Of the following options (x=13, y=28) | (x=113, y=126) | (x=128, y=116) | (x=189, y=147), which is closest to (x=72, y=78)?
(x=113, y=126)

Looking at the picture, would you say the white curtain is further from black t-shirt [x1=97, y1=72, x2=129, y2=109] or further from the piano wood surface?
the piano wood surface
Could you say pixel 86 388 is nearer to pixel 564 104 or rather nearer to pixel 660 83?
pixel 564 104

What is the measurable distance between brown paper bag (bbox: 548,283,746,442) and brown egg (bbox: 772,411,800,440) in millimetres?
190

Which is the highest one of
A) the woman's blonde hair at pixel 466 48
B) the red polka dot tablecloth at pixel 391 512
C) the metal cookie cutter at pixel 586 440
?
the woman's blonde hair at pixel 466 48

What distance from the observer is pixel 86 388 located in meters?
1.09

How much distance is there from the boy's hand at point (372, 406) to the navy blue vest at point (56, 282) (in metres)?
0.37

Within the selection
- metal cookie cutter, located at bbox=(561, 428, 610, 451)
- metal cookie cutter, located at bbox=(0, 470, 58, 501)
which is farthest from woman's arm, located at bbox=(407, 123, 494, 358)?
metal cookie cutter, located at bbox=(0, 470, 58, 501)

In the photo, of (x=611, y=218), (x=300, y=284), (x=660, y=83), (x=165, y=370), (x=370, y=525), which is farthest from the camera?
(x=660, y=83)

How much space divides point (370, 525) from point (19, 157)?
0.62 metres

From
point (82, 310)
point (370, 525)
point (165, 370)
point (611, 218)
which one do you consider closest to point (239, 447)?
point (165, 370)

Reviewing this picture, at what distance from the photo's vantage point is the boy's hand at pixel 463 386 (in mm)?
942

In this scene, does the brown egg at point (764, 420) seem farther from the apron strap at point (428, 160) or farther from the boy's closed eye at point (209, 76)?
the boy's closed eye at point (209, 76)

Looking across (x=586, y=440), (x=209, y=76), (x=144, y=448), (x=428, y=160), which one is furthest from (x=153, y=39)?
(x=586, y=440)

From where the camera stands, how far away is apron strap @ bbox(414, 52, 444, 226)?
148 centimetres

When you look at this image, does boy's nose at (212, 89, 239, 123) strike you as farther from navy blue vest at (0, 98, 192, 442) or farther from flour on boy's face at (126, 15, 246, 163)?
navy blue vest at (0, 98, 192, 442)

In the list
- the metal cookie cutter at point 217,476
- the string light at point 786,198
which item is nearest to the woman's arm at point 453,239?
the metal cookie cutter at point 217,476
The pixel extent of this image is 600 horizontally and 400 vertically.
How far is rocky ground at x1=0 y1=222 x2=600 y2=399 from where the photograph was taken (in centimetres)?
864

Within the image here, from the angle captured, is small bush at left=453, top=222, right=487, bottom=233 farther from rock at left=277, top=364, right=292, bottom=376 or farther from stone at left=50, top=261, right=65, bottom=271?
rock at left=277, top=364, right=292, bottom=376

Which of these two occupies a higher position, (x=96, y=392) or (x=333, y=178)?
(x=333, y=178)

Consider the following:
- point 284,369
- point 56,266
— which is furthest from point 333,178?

--

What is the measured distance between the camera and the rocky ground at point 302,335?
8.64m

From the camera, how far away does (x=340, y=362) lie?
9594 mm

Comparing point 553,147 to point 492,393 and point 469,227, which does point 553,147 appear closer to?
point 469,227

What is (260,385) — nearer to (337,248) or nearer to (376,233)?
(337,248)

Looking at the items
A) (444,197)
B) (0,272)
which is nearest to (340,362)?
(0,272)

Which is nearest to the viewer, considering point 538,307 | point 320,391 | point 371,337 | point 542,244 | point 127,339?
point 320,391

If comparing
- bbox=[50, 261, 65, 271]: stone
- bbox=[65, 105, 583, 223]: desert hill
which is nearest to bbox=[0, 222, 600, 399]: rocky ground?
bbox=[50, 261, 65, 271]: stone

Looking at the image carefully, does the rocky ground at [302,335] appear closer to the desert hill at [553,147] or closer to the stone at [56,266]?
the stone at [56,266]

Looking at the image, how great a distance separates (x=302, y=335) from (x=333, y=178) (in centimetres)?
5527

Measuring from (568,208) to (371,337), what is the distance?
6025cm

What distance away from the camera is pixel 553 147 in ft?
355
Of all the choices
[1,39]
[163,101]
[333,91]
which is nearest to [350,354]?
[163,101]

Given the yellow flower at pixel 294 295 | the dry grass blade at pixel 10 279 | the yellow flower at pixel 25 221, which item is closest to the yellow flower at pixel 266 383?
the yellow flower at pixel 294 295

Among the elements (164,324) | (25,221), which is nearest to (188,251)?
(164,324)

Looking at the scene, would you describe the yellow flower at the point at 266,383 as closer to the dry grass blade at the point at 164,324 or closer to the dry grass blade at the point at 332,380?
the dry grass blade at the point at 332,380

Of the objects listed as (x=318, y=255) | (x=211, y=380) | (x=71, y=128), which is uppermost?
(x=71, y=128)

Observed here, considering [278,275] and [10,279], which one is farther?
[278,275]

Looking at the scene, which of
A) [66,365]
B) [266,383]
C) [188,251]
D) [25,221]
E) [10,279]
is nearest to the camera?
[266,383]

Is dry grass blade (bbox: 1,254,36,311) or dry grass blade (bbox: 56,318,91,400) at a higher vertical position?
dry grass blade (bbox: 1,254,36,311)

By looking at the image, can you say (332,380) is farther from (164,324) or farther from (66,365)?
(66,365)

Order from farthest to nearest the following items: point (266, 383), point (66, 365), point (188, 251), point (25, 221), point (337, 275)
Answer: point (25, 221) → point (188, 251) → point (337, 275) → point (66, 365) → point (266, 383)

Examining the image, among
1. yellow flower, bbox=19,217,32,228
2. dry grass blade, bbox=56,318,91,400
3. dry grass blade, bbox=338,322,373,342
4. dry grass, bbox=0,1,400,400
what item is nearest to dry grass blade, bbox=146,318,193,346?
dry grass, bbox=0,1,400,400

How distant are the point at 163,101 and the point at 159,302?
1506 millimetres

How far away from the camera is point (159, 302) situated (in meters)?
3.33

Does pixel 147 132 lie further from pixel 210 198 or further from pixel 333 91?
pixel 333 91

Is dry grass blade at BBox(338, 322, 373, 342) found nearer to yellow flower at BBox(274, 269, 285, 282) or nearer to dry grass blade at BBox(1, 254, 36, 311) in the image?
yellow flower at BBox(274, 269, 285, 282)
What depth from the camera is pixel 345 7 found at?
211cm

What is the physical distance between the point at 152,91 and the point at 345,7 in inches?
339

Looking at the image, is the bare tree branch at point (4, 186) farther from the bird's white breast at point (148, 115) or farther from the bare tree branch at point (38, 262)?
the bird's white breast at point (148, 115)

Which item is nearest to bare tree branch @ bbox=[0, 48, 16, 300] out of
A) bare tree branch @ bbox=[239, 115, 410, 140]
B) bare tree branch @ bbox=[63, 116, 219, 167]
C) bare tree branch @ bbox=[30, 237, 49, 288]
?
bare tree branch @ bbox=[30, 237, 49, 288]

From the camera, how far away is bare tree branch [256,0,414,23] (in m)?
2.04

--

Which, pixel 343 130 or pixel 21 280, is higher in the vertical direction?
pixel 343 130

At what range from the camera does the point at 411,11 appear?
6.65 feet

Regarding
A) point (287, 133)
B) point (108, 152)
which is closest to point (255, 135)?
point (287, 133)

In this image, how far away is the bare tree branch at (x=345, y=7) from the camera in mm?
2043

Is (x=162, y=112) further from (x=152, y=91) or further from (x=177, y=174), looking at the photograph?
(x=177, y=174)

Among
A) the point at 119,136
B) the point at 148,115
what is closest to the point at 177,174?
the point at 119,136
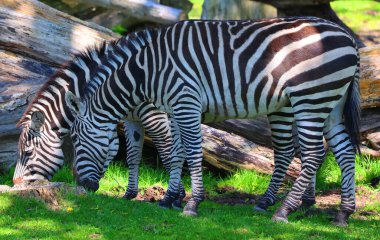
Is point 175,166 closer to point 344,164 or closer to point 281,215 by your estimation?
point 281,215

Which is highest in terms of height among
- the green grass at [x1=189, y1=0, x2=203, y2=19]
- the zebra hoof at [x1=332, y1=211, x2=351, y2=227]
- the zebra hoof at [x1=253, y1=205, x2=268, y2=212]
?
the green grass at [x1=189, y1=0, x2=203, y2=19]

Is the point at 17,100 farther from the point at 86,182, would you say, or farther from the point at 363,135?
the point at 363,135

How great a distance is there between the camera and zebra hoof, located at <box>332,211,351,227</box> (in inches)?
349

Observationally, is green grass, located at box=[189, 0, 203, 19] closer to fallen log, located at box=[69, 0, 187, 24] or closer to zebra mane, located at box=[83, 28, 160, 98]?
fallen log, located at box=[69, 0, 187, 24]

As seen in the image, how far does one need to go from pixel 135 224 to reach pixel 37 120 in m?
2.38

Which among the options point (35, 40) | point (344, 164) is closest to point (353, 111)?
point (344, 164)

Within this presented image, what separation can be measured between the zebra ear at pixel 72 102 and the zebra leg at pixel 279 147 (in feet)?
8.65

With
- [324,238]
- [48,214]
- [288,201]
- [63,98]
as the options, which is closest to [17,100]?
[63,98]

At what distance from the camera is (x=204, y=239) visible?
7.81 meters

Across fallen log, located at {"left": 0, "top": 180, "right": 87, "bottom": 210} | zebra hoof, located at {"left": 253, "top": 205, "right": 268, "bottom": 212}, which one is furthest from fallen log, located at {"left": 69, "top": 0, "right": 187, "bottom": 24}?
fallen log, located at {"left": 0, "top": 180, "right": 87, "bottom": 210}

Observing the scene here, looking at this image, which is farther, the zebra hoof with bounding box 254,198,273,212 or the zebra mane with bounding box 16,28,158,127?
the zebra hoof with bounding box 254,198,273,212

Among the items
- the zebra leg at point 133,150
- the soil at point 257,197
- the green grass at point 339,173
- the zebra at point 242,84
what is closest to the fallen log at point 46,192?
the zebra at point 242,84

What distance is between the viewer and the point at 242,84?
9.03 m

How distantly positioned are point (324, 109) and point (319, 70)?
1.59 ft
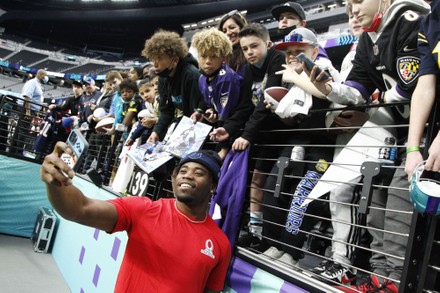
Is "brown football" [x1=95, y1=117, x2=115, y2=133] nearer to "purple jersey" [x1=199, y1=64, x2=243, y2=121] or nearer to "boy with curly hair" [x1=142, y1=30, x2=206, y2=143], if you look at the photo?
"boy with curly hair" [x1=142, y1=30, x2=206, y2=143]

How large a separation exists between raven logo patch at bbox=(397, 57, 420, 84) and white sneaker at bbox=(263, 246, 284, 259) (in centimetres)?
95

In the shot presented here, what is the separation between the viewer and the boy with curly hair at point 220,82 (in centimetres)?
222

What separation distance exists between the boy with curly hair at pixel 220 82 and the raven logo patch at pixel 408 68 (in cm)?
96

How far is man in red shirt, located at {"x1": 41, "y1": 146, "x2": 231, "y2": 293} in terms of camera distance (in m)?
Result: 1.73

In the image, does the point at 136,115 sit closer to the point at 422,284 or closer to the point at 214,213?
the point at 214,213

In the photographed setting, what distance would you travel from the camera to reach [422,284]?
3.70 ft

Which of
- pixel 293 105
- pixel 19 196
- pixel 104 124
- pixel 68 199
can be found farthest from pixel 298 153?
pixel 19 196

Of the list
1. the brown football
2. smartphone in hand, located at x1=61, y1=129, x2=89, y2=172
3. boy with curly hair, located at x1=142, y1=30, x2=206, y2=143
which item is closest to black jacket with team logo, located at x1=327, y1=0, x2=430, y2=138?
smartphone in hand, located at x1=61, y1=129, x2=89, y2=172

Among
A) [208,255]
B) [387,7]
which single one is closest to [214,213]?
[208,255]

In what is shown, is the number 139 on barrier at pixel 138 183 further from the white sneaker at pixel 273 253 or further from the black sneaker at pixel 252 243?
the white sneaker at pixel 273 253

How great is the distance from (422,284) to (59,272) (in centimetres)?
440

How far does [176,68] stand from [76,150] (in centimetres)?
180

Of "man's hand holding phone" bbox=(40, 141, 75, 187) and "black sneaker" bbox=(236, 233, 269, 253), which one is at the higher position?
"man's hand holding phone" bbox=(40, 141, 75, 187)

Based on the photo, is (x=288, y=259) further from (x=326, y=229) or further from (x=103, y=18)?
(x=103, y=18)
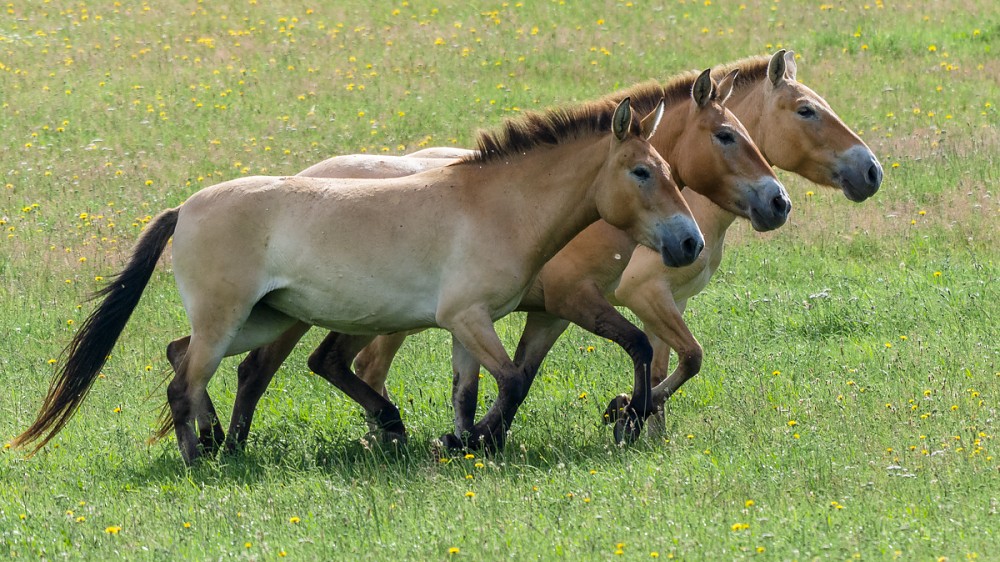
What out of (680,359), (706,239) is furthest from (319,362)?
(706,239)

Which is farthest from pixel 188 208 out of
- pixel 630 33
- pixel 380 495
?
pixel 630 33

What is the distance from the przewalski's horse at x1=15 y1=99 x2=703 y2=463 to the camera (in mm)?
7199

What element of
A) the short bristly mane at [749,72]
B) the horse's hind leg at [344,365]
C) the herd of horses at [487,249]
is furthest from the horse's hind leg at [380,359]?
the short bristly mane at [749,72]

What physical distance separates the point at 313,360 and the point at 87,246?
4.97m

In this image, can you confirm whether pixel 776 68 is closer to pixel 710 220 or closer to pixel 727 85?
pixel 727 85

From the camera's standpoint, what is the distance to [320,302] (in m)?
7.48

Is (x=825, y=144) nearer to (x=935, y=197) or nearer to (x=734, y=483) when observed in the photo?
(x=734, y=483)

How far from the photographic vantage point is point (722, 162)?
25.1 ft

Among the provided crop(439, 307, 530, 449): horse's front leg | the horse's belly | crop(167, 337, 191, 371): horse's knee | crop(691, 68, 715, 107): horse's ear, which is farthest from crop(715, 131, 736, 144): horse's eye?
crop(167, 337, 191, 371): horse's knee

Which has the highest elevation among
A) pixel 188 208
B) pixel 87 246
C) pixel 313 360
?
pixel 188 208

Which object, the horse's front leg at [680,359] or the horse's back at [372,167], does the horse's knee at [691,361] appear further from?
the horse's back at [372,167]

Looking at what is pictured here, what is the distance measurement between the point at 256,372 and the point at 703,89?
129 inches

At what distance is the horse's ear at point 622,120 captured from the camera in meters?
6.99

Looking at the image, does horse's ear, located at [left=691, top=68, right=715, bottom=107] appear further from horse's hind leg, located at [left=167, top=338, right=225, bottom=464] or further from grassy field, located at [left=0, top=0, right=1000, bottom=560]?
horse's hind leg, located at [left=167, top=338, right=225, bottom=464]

--

*TO BE DONE*.
Rewrite the items starting with the line with "Looking at the image, how" and going on through the line with "Answer: point (25, 221)", swapping "nearest" for "closest" and leaving everything else unchanged. Give only those lines.

*RESULT OF THE EXERCISE*.
Looking at the image, how great a distance separates (x=302, y=335) from (x=333, y=178) (in centimetres)?
5527

Measuring from (568,208) to (371,337), what is the distance?
6025cm

What distance away from the camera is pixel 553 147 in ft?
355
Of all the choices
[1,39]
[163,101]
[333,91]
which is closest to [350,354]?
[163,101]

Given the yellow flower at pixel 294 295 | the dry grass blade at pixel 10 279 | the yellow flower at pixel 25 221, which item is closest to the yellow flower at pixel 266 383?
the yellow flower at pixel 294 295

Among the elements (164,324) | (25,221), which is closest to (188,251)?
(164,324)

Looking at the scene, would you describe the yellow flower at the point at 266,383 as closer to the dry grass blade at the point at 164,324 or closer to the dry grass blade at the point at 332,380?
the dry grass blade at the point at 332,380

Of the objects listed as (x=318, y=255) | (x=211, y=380) | (x=71, y=128), which is uppermost?
(x=71, y=128)

Observed here, considering [278,275] and [10,279], which one is farther?
[278,275]

Looking at the scene, which of
A) [66,365]
B) [266,383]
C) [188,251]
D) [25,221]
E) [10,279]
is closest to the camera?
[266,383]

Is dry grass blade (bbox: 1,254,36,311) or dry grass blade (bbox: 56,318,91,400) at a higher vertical position?
dry grass blade (bbox: 1,254,36,311)

By looking at the image, can you say (332,380) is farther from (164,324) or farther from (66,365)?
(66,365)

Order from farthest to closest the following items: point (266, 383), point (66, 365), point (188, 251), point (25, 221), point (337, 275)
Answer: point (25, 221) → point (188, 251) → point (337, 275) → point (66, 365) → point (266, 383)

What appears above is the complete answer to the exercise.